BEGIN Data section
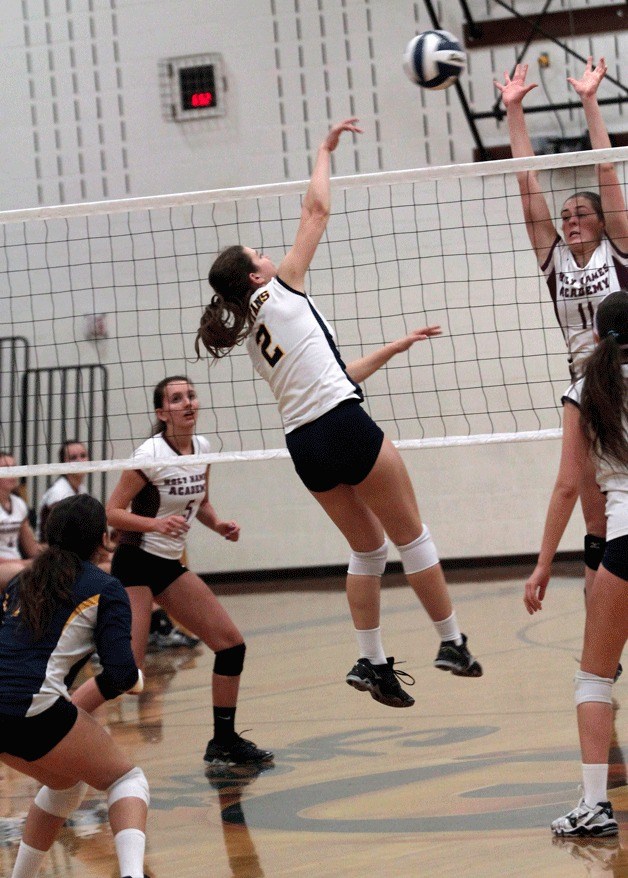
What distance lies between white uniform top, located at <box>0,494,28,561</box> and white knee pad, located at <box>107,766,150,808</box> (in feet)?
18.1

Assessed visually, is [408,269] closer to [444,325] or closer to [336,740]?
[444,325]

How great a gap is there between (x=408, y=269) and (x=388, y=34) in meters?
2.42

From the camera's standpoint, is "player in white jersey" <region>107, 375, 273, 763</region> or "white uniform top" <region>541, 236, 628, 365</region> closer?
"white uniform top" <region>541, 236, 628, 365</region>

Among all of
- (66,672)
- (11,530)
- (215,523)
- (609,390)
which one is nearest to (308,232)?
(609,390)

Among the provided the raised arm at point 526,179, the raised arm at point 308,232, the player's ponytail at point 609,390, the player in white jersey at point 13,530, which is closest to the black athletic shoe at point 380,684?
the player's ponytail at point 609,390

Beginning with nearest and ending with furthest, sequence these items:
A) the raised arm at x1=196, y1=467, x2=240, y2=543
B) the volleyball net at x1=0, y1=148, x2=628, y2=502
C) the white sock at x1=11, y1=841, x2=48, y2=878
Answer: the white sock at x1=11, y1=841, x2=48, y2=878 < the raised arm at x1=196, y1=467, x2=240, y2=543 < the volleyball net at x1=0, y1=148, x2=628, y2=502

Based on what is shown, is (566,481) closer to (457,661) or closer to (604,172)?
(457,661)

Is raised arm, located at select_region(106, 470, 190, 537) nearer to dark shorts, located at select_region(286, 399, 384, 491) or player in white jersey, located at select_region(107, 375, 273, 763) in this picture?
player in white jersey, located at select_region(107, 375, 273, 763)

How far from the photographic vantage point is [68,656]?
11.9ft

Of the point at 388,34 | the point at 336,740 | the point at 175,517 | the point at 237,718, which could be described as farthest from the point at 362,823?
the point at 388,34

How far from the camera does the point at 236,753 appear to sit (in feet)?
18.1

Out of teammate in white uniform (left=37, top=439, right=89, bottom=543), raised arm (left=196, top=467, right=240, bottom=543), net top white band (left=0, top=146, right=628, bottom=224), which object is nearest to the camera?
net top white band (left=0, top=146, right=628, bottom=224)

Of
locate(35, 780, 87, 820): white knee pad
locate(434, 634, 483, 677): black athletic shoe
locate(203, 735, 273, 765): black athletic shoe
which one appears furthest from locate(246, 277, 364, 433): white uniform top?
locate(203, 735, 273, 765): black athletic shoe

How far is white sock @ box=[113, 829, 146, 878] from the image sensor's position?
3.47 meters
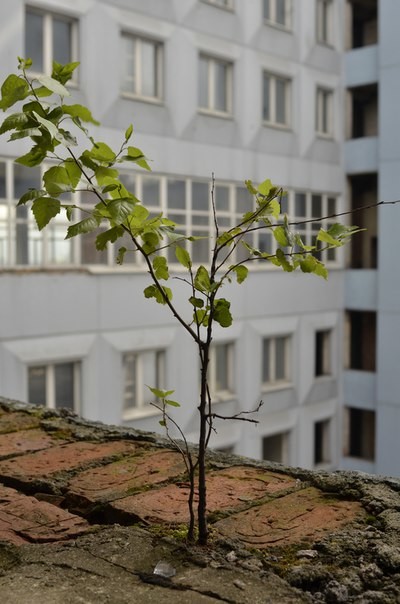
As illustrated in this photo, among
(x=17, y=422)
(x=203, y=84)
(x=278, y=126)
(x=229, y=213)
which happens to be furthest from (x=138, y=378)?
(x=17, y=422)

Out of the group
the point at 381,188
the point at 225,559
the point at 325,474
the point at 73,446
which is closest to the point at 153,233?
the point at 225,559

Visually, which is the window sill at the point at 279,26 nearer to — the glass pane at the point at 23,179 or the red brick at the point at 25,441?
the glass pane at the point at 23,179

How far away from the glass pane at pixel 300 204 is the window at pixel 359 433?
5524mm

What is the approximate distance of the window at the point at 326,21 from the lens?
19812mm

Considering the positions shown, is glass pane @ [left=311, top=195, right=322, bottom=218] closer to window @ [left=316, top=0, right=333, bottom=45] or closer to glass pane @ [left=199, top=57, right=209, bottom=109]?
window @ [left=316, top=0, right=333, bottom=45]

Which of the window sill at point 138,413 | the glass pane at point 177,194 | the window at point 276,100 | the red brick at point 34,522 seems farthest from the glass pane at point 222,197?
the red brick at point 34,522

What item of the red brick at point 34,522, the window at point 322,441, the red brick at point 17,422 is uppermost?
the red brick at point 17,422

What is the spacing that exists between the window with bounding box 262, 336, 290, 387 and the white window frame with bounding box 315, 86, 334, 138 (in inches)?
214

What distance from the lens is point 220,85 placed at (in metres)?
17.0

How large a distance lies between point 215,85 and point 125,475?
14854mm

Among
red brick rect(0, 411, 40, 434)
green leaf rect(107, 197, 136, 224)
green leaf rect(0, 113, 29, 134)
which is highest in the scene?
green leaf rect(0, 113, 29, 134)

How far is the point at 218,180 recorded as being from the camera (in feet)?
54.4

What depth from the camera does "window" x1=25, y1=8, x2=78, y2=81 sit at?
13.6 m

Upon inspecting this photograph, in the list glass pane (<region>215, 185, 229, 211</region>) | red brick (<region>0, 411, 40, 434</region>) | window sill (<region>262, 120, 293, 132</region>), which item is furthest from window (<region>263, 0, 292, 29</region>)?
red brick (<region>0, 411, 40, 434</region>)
END Data section
Problem to work on: Copy out the lines of the records verbatim, from the line containing "How far is the" through the end of the records, inclusive.

Response to the task:
How far is the point at 218,180 recorded as being from the camera (in feet)?
54.4

What depth from the camera does "window" x1=25, y1=8, x2=78, y2=81 sit at?
13.6 m

Upon inspecting this photograph, in the list glass pane (<region>215, 185, 229, 211</region>) | red brick (<region>0, 411, 40, 434</region>) | window sill (<region>262, 120, 293, 132</region>), which item is furthest from window (<region>263, 0, 292, 29</region>)?
red brick (<region>0, 411, 40, 434</region>)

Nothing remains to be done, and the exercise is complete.